The sun is setting on the V8 engine ever so slowly as their are viable V8 alternatives coming.

I'm not saying I don't like V8s, just I really don't care. I don't need a V8, I would buy a diesel to do the same job I would need a V8 for.

This is the future, live with it.

One day our off spring will come home to their father and say 'hey dad, I just put a fully sick armature and magnet in my pickup motor'.

His father will reply, 'geez son, in my day I had a modified 1.3 litre diesel Fiat pickup and the chicks loved it. But son that was years ago, back in 32'.

If you want a half-ton truck, expect it to carry 1,000#--½ of an Imperial Ton. If you want it to carry 1500#, then you want a ¾ ton truck. See how that works?

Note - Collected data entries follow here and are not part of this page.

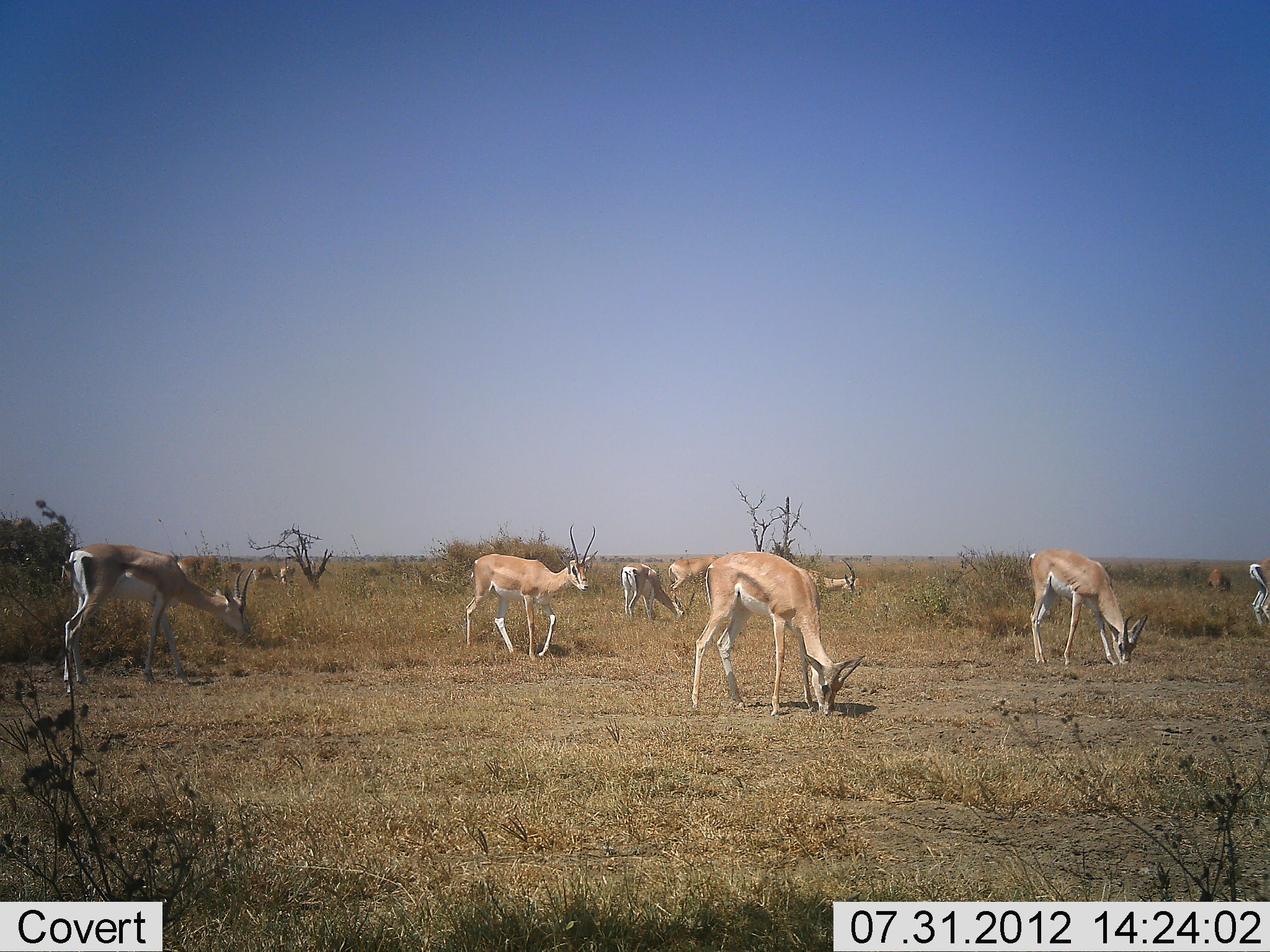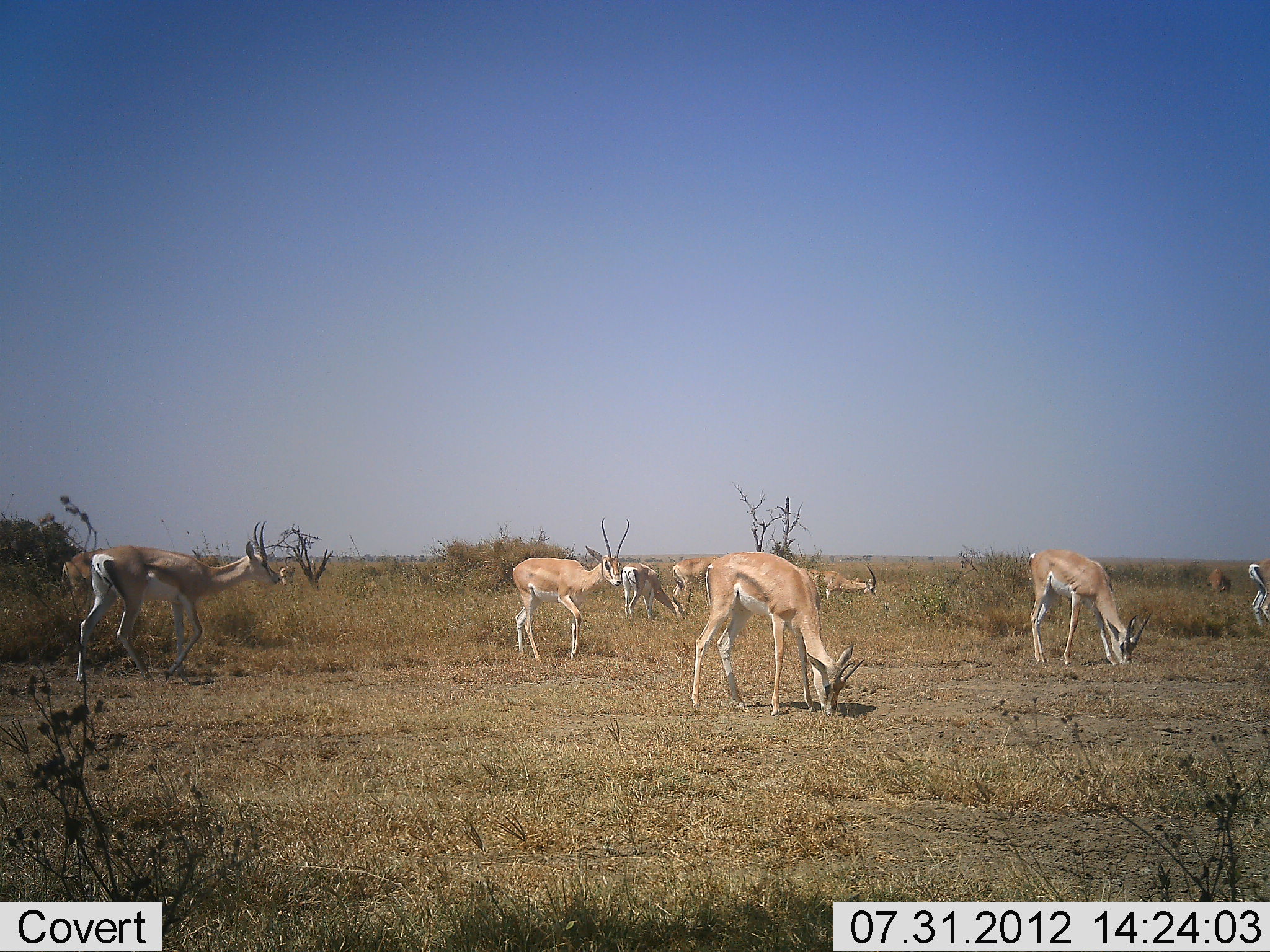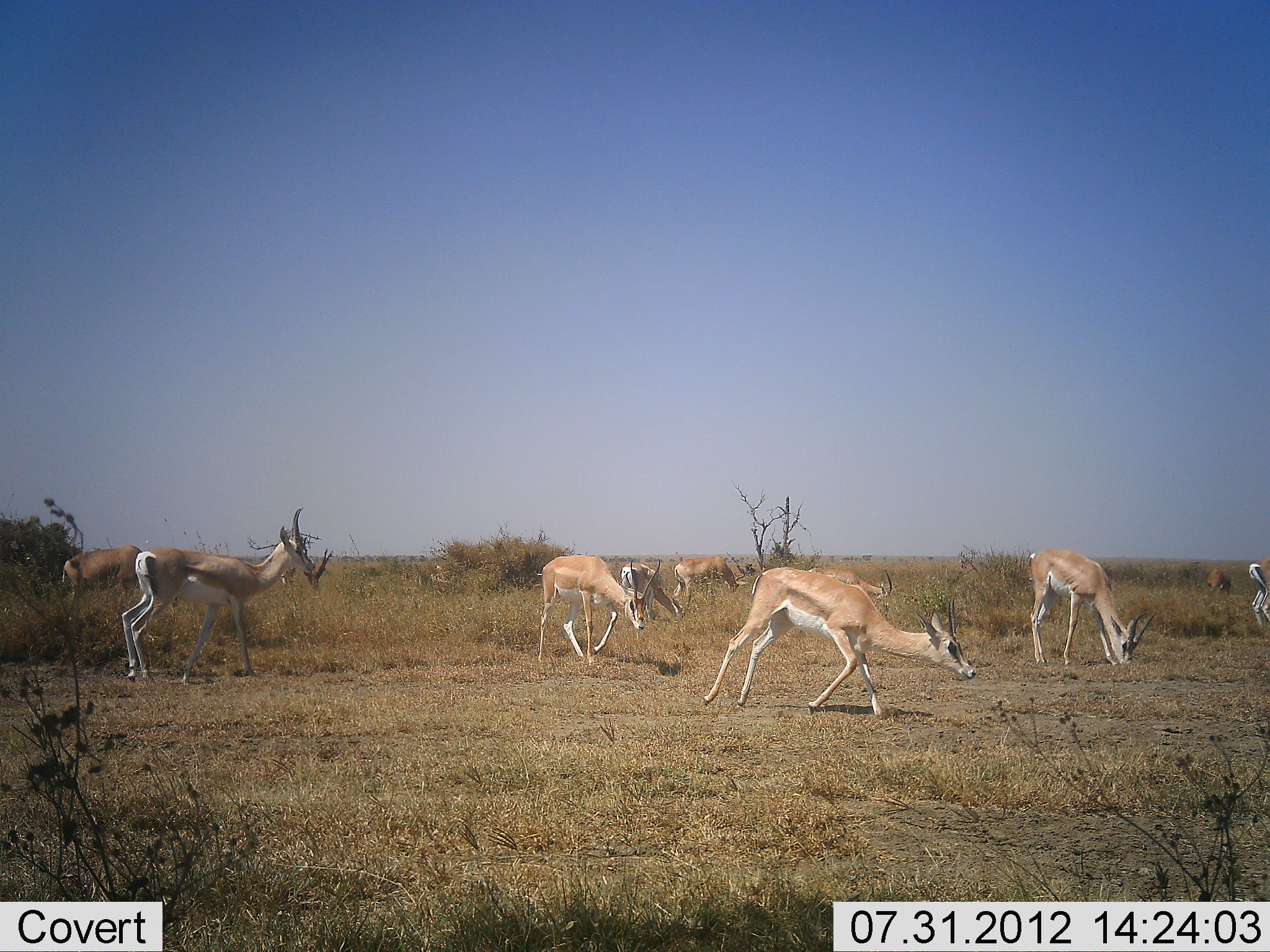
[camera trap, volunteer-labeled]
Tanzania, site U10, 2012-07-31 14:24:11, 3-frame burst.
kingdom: Animalia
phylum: Chordata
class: Mammalia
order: Artiodactyla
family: Bovidae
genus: Nanger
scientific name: Nanger granti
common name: grant's gazelle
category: gazellegrants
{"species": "gazellegrants (grant's gazelle) (Nanger granti)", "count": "10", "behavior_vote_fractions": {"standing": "80%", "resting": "0%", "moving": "50%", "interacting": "20%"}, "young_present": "0%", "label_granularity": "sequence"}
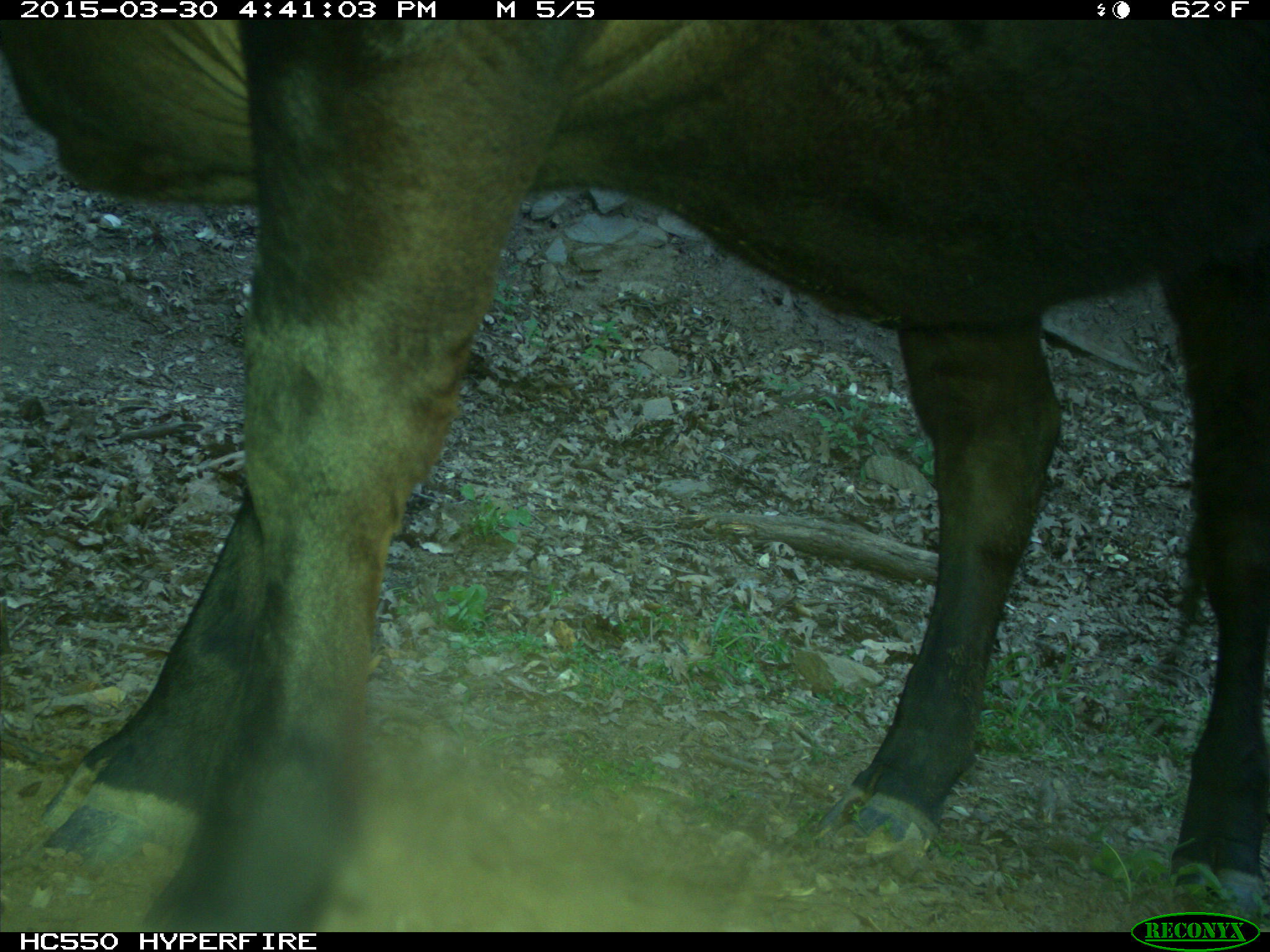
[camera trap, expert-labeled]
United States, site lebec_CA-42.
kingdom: Animalia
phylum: Chordata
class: Mammalia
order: Artiodactyla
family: Bovidae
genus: Bos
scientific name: Bos taurus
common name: domestic cow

That's the problem with today's pickup truck market; the people who want heavy haul/tow ratings want more out of their truck than it should handle at the listed size. You want ¾- to 1-ton trucks but you want it to be CALLED a ½-ton. I want a ½-ton truck that carries... ½ ton AT MOST. That means it doesn't have to be huge; it doesn't have to have a gigantic engine and it certainly doesn't have to have a monster heavy suspension! In fact, all it needs is a bed at with least a 4 foot wide tailgate and about 6 feet long to offer enough floor for 8-foot lumber/wallboard/etc. You want bigger? Get bigger. Just don't call it a half-ton.

@Jeff S

re: Truck prices, never forget that the cost of something is the difference between the price you paid "new" and the price you sold it for later.

If I buy an F150 for 50k and sell it in five years for 45k because it's a model that's in demand, my cost per year (or depreciation) was only $1000.

The comments to this entry are closed.